А Софинька — очаровательна. Третьего дня она назначена шефом своего класса. Смотрит за порядком, за поведением. Рассаживает учениц по местам. Вчера видели интересную картину, как она отправлялась на урок музыки. Садится на велосипед, на котором ездит великолепно, за ней неотступно летит Мот1, а за ними двумя вприпрыжку Люля. Очень интересное зрелище! Дорога ее туда проходит по улицам тихим, так что не так опасно, да и ездит она так хорошо, точно целые годы упражнялась.

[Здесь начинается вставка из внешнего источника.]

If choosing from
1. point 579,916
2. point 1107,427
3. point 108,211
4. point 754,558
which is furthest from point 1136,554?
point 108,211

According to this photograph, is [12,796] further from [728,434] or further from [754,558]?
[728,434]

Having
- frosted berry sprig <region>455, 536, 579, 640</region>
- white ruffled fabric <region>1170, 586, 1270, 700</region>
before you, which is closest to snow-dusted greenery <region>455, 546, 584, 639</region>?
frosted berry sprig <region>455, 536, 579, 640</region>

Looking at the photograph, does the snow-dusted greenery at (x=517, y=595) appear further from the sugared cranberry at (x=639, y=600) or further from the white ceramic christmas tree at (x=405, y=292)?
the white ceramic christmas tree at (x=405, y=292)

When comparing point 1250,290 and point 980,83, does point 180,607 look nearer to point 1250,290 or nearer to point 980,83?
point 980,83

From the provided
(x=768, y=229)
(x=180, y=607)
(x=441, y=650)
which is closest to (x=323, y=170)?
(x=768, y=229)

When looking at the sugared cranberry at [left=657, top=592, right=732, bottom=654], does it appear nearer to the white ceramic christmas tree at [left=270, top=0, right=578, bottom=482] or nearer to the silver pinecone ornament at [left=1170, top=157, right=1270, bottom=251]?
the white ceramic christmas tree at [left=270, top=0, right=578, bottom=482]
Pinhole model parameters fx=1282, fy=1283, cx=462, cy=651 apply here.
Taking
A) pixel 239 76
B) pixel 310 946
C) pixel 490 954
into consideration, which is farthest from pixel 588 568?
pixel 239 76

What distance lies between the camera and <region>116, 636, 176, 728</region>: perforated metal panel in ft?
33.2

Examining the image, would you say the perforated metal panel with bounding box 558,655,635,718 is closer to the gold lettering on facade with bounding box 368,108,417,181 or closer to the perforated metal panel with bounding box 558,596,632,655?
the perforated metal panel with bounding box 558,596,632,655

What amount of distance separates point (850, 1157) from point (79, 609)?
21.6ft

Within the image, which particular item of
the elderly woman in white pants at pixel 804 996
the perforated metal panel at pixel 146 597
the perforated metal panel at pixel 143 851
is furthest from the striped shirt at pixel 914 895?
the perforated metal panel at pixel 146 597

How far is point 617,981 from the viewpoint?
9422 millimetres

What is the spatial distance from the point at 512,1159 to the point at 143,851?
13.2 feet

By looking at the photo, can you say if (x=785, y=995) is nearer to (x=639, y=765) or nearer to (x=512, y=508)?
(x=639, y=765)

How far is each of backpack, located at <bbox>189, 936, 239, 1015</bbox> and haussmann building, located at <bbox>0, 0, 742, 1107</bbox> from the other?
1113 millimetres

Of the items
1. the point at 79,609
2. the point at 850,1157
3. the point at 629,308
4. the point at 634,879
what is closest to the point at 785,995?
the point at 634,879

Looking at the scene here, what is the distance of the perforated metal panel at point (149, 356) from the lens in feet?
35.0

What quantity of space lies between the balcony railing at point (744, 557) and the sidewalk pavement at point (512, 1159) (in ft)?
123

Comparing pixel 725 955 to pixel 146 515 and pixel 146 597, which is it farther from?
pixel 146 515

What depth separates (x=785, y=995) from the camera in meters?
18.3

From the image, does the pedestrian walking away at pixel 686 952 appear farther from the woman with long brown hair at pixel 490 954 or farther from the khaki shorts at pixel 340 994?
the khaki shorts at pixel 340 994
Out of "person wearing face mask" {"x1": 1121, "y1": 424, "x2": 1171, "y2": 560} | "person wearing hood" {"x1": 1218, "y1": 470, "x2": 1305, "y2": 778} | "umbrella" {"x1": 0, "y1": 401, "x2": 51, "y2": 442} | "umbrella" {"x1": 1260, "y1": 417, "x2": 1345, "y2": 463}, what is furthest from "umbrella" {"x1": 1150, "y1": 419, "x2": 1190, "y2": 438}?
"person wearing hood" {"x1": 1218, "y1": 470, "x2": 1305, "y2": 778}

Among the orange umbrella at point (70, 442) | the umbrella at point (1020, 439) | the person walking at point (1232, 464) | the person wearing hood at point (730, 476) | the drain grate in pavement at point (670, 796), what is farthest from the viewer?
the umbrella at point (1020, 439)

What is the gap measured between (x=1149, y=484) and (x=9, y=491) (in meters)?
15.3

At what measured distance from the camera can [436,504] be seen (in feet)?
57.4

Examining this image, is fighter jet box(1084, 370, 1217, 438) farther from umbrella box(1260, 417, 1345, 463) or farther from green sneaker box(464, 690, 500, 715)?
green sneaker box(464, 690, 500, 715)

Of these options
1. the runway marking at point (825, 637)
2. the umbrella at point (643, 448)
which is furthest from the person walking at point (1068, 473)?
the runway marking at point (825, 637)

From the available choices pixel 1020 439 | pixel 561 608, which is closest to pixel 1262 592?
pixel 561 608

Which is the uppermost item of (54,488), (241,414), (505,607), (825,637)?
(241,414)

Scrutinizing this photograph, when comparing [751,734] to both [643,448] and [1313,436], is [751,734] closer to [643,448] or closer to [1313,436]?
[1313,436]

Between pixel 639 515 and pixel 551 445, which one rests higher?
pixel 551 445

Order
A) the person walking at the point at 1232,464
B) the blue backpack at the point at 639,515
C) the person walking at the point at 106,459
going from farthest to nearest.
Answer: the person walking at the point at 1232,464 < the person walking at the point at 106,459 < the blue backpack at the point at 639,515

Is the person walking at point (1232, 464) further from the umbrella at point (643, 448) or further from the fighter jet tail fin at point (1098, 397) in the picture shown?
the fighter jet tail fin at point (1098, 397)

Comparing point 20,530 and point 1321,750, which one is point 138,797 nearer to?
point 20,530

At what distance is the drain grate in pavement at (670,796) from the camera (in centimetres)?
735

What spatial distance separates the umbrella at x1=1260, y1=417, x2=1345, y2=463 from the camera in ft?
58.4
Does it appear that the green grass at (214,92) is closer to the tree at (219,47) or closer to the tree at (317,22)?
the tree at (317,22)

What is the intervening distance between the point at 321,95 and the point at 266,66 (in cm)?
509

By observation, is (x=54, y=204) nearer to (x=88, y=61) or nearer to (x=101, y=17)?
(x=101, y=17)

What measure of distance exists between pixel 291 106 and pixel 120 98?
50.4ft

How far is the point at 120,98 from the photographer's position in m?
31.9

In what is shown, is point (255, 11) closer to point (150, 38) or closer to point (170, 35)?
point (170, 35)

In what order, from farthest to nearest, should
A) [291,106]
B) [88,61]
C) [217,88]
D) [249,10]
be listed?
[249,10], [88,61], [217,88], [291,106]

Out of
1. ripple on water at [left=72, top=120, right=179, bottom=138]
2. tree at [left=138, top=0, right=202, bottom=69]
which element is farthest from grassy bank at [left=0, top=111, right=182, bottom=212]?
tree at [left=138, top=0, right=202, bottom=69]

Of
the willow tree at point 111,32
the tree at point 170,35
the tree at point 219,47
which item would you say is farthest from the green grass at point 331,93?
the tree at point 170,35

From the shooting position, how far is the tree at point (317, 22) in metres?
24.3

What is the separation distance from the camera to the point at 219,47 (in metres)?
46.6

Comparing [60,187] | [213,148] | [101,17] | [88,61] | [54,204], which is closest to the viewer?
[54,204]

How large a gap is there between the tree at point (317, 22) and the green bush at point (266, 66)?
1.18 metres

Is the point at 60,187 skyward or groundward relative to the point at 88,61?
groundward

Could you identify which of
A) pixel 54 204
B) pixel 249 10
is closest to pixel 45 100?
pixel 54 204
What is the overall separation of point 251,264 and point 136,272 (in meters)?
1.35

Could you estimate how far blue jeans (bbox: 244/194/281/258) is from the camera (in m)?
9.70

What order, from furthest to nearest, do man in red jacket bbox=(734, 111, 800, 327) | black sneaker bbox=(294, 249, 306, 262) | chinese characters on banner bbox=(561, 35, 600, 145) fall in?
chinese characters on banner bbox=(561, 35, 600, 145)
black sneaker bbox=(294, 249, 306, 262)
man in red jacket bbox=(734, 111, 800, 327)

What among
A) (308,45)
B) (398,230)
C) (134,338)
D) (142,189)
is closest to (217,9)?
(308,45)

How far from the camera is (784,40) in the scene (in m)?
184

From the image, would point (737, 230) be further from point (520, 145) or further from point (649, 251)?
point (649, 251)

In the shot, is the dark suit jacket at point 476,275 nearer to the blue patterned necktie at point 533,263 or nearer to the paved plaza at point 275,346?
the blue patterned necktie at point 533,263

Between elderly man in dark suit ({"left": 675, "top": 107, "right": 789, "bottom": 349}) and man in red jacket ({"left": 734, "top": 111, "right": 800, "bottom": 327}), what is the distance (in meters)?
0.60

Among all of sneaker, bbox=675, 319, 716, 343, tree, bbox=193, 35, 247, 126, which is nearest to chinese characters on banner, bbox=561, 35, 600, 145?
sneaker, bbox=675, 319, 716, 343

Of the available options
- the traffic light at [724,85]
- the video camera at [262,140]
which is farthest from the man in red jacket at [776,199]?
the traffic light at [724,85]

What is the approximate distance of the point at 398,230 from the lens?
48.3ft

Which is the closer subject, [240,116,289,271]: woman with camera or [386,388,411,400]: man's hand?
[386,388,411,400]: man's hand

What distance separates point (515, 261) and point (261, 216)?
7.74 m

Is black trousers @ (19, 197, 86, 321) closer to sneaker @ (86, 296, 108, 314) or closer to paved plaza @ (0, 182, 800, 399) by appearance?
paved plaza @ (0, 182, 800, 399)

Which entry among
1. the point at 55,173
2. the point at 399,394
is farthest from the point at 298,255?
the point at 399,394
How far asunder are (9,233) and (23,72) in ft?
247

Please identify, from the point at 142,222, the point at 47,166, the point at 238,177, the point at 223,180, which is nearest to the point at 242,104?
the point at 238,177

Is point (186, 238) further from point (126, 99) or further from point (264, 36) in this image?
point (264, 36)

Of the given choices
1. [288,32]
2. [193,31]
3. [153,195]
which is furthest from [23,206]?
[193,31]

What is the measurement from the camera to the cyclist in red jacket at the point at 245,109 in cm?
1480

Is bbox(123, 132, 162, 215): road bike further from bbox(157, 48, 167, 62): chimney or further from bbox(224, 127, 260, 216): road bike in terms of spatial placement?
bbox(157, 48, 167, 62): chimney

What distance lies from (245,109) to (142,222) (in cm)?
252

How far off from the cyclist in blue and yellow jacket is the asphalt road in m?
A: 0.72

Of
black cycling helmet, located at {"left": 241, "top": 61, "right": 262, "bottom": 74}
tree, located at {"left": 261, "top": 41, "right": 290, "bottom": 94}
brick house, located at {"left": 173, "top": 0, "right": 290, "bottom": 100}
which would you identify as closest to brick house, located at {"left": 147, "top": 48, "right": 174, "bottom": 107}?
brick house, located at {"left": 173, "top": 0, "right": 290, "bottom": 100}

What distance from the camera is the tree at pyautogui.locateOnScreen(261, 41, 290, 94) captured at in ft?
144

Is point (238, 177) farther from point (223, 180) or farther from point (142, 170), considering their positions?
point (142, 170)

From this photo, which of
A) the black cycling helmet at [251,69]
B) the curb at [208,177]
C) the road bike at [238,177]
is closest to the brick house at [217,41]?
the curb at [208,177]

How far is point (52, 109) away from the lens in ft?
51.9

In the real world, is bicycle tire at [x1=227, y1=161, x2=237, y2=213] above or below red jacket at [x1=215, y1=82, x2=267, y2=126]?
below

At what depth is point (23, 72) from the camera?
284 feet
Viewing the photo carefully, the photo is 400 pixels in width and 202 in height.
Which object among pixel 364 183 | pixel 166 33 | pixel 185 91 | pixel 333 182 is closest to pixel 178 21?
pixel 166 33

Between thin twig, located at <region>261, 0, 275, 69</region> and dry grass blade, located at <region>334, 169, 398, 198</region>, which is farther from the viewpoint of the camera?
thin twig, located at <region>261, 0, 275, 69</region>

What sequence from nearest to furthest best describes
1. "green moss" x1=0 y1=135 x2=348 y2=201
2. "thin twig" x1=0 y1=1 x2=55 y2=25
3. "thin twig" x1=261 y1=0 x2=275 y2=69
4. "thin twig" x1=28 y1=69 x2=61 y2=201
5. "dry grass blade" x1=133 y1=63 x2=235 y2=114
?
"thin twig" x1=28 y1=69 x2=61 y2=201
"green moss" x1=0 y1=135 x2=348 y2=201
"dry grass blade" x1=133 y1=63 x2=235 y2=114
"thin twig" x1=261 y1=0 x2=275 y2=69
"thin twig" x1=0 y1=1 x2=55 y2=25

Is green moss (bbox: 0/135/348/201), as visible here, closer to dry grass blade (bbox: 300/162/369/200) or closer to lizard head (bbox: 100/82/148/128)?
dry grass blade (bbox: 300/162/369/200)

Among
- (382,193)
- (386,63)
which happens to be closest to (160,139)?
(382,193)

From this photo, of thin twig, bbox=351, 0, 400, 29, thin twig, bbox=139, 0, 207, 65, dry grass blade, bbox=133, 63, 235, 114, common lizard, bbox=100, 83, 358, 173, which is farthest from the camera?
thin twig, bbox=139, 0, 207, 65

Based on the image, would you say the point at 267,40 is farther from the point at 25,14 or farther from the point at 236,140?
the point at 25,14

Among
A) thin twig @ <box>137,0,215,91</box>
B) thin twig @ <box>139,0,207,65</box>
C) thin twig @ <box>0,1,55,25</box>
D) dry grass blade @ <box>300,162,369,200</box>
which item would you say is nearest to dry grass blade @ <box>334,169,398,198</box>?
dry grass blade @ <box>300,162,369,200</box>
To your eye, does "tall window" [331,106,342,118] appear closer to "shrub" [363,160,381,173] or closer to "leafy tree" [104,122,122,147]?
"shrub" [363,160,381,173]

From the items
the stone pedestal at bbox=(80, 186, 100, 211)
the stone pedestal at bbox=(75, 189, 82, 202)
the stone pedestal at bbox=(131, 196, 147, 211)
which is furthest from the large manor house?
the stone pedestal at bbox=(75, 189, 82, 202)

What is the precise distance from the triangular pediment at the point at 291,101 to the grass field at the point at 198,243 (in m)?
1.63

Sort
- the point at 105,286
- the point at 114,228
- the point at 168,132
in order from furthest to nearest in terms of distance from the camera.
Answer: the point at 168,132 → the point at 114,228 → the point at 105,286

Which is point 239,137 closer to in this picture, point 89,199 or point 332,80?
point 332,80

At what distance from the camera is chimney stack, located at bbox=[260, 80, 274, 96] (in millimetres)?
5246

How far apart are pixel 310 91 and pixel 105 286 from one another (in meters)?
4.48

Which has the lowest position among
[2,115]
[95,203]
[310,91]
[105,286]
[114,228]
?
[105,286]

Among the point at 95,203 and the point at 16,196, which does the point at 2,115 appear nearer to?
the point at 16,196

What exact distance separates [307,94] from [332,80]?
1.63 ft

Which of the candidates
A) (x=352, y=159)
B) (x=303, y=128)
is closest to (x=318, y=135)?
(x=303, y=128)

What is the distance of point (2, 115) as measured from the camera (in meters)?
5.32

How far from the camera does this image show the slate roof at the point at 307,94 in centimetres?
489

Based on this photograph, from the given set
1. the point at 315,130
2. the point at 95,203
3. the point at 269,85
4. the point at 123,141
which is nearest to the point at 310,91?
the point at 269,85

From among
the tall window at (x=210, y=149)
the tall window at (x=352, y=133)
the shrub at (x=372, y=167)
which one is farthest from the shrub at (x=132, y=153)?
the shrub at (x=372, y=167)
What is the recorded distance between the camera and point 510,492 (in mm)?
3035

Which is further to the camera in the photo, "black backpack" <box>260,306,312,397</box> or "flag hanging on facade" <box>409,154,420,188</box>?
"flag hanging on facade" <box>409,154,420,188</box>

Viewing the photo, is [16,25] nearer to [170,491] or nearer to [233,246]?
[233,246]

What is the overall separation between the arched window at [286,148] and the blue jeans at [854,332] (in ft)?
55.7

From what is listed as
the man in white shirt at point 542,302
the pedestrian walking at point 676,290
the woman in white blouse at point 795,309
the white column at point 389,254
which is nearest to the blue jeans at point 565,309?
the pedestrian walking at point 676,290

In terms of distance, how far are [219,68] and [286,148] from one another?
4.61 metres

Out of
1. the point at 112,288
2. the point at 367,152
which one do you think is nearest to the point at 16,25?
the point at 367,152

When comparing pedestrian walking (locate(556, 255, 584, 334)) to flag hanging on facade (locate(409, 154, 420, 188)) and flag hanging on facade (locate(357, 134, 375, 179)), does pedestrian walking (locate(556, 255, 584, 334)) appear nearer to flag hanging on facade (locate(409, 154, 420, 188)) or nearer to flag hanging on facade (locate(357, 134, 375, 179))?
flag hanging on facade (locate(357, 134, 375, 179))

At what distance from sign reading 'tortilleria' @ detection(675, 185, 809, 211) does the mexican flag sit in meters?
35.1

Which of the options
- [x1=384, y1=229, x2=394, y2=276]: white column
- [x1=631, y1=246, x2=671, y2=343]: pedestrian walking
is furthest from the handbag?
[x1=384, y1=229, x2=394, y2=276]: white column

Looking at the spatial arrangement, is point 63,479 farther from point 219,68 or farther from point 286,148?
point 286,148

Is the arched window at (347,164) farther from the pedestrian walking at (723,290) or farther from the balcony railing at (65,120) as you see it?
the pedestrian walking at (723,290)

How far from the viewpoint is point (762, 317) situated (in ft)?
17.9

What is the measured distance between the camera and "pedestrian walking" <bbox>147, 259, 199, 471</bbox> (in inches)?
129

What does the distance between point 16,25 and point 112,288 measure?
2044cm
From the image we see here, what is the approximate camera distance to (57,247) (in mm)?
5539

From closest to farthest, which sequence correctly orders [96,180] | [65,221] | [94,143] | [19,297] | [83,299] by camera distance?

Метнера не застал. Он уже в Лондоне2. Вчера впервые исполнялся рекорд Рапсодии для Льва Конюса и Lokart'а. Успех большой. Очень! Я начинаю уже привыкать к сему и после исполнения уверенно жду выражения восторга.

Еще вот что. На пароходе я немного отдохнул и чувствую себя сейчас крепче.

До свидания, дорогая Сонечка! Будь здорова. Всем кланяемся!

Твой С. Р.

Е. И. СОМОВУ

29 января 1935 г.

[Париж]

Дорогой Евгений Иванович,

Если храм Христа Спасителя заплатит мне по векселю 400 дол[ларов], то я согласен 400 дол[ларов], данные на честное слово, простить, позабыв о слове честности.

Рецензию при сем возвращаю обратно. Это и вся деловая часть моего письма.

Ради бога, не сердитесь, что до сих пор Вам не писал и что сегодня так мало пишу. Обо всем узнаете от Сонечки, которой отправил письмо неделю назад1.

Через два дня уезжаем на концерты.

Всего Вам лучшего. Поклон от всех нас.

С. Р.

Вчера вечером был на премьере «Ревизора» с Чеховым, которого через неделю везут Вам в Америку2. Чехов только местами удивительно хорош. А если где нехорош, то от переигрывания. Недурен городничий. Остальные — одно горе. Сплошной шарж. В общем — разочарование.

Сейчас буду обедать с Чеховым3. Завтра уезжаем на работу.

Привет. С. Р.

С. А. САТИНОЙ

2 февраля 1935 г.

[Копенгаген]

Дорогая моя Сонечка,

Третьего дня вечером приехали сюда. Вчера был мой первый концерт здесь1, в Европе. Сошел ничего. И играл недурно, но испортил два пятых пальца на обеих руках. Знаешь, когда кожа отходит от ногтя.

В антракте ко мне пришел мой милый доктор [неразборчиво], у которого я лечился, когда жил здесь восемнадцать лет назад2. Хочу воспользоваться пребыванием здесь, чтобы к нему съездить и узнать, что мне делать и как лечить свои пальцы. И вообще с ним посоветоваться. Он хороший доктор, очень мне помогал, а главное, мне симпатичен.

На концерте была королева и масса народу. Не допродано несколько дорогих мест. Успех большой!

Завтра уезжаем в Oslo. Какой там сбор, не знаю. Зато из Стокгольма получил письмо, что первый концерт будет распродан3, что меня очень радует.

Здоровье мое хорошо. Только в Париже последние дни расклеился. Что-то съел, и желудок испортился. Ослабел и похудел! Но теперь, как сказал, опять все хорошо.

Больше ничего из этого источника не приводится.